TASK - Count the lines in the rows below that contain the string "left", matching case exactly. Give only the number.

DATA LINES -
▼▼▼

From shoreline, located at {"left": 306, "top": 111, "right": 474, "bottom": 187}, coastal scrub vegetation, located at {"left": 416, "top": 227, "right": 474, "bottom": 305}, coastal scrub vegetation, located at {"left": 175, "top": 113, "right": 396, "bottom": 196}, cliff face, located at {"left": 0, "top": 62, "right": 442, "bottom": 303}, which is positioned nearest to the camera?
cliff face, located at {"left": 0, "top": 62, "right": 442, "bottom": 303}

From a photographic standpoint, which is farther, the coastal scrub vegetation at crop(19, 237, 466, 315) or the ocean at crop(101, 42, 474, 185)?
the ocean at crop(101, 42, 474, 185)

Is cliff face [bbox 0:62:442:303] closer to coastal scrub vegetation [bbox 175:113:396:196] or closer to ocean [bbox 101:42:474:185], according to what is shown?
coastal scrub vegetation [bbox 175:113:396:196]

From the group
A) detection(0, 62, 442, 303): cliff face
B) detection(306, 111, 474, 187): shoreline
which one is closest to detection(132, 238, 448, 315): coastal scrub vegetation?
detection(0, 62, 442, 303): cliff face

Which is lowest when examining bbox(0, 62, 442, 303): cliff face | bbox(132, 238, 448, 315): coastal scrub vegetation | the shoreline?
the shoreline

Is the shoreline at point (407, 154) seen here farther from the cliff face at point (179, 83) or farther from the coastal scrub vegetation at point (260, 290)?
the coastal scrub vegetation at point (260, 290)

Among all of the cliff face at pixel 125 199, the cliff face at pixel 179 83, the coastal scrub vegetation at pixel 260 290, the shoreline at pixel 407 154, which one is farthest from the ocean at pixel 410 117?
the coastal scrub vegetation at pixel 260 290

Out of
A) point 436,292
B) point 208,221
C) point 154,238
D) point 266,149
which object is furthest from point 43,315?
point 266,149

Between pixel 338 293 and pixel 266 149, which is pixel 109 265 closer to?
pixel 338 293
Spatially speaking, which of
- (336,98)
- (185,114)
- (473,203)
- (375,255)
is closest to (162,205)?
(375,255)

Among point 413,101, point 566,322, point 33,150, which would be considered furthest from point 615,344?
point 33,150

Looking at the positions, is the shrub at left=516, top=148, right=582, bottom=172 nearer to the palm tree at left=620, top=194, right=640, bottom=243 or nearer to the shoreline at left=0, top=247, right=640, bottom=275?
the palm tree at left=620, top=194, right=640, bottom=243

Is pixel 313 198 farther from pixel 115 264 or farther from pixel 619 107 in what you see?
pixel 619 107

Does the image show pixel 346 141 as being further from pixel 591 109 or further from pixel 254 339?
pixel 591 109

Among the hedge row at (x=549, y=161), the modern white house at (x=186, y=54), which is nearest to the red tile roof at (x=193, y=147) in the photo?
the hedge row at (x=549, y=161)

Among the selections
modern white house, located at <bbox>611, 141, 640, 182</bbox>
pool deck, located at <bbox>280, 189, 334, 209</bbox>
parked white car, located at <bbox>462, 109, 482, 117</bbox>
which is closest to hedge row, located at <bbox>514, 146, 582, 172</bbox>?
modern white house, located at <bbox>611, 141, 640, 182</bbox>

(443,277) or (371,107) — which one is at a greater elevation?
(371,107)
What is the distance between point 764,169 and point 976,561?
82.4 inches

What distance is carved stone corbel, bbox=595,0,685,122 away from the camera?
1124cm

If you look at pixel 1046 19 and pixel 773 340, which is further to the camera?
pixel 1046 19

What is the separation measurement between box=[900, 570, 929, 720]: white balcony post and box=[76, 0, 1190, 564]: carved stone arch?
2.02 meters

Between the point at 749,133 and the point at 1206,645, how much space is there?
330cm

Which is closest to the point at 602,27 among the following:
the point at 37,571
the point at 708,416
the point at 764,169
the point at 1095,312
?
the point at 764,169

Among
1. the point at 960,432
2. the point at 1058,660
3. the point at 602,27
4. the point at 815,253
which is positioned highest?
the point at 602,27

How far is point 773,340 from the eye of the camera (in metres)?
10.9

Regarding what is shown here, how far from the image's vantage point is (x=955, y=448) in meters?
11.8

▲▲▲

SOLVED PROBLEM - 4